2006-12-06 18:07:15

by Magnus Naeslund

[permalink] [raw]
Subject: 2.6 tmpfs/swap performance oddity

I have this Ubuntu Edgy (HP Proliant DL380 intel x86-64 w/ 4 cores), kernel: 2.6.17-10-server) system with a raid controller (p600 + bbu, cciss) and 8gb memory. The raid disks are setup as one raid1+0 logical device, the swap and filesystem are partitions on this device.
I've created a ext3 file system with standard parameters from the ubuntu installer.

When doing a simple test with this ext3 fs I can write (dd bs=1M if=/dev/zero of=file (20gb file)) about 180-200 mb/s. If I read the same file I get about 280mb/s throughput.

We have a 60gb tmpfs that we're going to use for volatile but large data-sets.
We were thinking that using tmpfs this way it would be faster to just let it swap out stuff that aren't frequently used, and that the current working set is swaps in automagically.

But tmpfs seems to get really slow when it has to swap out stuff from tmp to a 80 gb swap partition, much slower than just writing a file to the ext3 fs. Maybe this is a known thing, and easily tuned, but I've not seen any solutions when googling around.

If i dd a file that fits in memory to the tmpfs mount I get around 1.5gb/s, ~8 times faster than the RAID card write performance. This isn't bad but not anywhere near the "cached" speed that I get from hdparm -T: ~6720mb/s, I don't know if they're even related, also I get two of these "HDIO_DRIVE_CMD(null) (wait for flush complete) failed: Inappropriate ioctl for device" when issuing the hdparm command (since it's a raid disk?).

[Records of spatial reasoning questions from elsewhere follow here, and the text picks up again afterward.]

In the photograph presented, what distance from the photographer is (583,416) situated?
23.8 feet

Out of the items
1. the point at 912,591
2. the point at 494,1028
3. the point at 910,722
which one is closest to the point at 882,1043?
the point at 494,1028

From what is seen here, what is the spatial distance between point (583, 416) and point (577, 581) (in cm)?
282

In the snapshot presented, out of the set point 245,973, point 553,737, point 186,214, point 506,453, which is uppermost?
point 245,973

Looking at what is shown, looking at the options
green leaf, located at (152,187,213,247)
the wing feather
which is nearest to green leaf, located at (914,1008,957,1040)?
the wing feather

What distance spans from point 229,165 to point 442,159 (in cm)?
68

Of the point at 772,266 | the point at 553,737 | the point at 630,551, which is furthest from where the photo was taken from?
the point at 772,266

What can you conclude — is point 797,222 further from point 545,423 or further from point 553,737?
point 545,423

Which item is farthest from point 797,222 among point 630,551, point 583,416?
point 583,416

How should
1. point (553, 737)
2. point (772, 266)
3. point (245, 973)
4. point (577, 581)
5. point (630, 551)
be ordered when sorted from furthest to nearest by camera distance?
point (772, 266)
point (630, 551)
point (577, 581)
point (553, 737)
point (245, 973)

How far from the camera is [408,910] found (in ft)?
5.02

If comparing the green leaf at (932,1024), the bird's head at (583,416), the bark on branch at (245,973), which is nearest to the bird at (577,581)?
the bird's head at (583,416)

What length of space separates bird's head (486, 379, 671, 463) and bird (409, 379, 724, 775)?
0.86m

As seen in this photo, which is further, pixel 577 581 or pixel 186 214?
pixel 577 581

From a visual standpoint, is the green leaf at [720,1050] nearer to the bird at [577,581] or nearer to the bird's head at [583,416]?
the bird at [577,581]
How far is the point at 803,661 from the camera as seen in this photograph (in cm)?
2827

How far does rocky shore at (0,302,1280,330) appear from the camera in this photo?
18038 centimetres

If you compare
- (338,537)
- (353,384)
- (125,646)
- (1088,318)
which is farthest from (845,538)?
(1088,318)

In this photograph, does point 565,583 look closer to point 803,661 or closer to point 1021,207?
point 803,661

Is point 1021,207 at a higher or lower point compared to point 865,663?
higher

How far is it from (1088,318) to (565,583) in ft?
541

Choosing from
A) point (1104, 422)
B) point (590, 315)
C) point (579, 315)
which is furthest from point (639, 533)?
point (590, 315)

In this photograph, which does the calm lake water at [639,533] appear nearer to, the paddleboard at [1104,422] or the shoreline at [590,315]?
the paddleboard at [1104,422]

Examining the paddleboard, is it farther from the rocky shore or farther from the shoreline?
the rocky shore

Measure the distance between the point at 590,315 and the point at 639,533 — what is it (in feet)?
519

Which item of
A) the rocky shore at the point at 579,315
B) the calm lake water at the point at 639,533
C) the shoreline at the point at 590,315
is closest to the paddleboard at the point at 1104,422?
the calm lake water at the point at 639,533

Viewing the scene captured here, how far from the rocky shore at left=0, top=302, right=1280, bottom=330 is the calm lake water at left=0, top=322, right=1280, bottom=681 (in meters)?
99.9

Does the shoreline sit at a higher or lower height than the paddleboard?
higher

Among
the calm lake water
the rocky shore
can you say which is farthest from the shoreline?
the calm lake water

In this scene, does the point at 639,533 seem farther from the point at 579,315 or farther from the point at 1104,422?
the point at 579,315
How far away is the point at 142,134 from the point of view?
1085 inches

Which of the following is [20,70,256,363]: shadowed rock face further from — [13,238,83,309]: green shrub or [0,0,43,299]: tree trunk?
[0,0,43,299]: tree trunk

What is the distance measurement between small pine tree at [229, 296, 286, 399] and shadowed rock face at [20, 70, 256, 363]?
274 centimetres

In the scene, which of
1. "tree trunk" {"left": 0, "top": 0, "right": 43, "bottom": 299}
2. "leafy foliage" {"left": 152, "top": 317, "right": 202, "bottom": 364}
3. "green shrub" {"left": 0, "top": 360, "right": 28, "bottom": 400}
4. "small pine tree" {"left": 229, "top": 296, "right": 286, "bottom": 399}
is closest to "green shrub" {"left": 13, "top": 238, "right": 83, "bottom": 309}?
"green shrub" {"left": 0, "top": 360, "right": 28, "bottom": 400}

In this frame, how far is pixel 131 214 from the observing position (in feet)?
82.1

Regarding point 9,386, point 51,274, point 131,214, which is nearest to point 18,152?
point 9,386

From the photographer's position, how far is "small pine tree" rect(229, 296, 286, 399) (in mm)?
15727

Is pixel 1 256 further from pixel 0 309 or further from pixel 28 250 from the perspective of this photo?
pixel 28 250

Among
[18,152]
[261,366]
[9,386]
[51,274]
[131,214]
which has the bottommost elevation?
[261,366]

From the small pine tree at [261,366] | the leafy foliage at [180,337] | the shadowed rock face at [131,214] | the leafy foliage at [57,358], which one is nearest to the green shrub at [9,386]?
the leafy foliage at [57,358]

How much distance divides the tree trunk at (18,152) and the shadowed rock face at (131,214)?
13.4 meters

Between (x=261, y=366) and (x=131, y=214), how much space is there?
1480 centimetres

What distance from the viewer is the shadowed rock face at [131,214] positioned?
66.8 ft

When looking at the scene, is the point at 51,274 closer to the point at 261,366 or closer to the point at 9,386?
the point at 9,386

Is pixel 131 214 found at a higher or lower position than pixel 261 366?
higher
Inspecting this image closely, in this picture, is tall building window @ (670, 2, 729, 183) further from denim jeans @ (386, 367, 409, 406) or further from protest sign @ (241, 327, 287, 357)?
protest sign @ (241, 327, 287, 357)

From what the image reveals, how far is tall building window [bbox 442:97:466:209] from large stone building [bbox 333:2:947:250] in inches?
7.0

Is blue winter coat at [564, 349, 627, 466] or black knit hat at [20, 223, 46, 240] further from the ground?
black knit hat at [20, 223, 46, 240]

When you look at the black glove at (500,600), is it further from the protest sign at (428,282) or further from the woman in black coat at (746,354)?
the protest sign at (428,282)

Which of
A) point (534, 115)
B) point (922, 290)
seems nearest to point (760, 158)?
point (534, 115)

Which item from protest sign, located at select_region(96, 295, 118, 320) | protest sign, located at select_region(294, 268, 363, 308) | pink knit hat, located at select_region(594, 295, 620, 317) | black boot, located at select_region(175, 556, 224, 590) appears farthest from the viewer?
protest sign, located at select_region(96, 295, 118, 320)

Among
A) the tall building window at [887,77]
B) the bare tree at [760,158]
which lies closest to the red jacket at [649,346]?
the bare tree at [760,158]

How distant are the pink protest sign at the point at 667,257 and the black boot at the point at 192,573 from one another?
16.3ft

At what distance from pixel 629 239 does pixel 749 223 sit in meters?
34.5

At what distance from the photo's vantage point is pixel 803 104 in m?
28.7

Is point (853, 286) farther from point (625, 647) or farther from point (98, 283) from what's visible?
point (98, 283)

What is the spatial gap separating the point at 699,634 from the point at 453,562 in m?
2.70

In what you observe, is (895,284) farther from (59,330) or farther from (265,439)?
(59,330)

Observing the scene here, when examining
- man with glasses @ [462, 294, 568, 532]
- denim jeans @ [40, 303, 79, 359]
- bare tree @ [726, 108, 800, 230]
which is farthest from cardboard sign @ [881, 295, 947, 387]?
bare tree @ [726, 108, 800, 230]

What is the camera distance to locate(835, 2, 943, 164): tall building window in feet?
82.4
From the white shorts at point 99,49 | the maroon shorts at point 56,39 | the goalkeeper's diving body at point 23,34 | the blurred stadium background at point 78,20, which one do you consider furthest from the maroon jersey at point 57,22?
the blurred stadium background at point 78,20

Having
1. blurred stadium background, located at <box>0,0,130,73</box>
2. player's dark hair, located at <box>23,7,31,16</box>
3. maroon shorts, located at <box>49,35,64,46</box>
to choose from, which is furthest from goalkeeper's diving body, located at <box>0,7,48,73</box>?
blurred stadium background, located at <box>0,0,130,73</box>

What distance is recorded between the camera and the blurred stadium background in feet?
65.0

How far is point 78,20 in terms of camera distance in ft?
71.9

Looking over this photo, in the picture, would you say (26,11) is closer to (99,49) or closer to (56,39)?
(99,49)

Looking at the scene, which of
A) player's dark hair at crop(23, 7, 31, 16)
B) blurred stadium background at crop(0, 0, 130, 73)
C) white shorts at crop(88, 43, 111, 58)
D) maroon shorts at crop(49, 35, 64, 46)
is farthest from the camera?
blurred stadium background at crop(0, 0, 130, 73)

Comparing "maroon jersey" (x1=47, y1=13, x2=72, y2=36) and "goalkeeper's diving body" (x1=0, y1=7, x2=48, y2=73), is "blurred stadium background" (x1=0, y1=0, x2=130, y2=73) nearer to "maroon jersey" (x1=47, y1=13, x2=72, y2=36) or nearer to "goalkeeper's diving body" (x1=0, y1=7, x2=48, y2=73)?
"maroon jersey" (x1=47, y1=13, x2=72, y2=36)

If the file size is > the physical memory (20gb, same test) I get a radically worsened total performance, on the write test it gets a throughput of 124mb/s. One would hope that it was faster than the ext3 test. One could guess that after the first 8gb it no longer fits into memory and the throughput gets many times slower.
And all hell breaks loose when I try to dd that tmpfs file to /dev/null (bs=1M), it can only read at about ~20mb/s.

What is happening here? Check out the vmstat 1:
r b swpd free buff cache si so bi bo in cs us sy id wa
1 1 14757524 45036 924 6439068 27168 25160 27168 25160 2449 1725 0 2 75 23
0 1 14739836 47484 924 6457600 18976 25004 18976 25004 1769 1207 0 1 75 24

It seems to do IO madly to be able to page in the pages of the file.
One would hope to have faster or equal performance compared to the ext3 test.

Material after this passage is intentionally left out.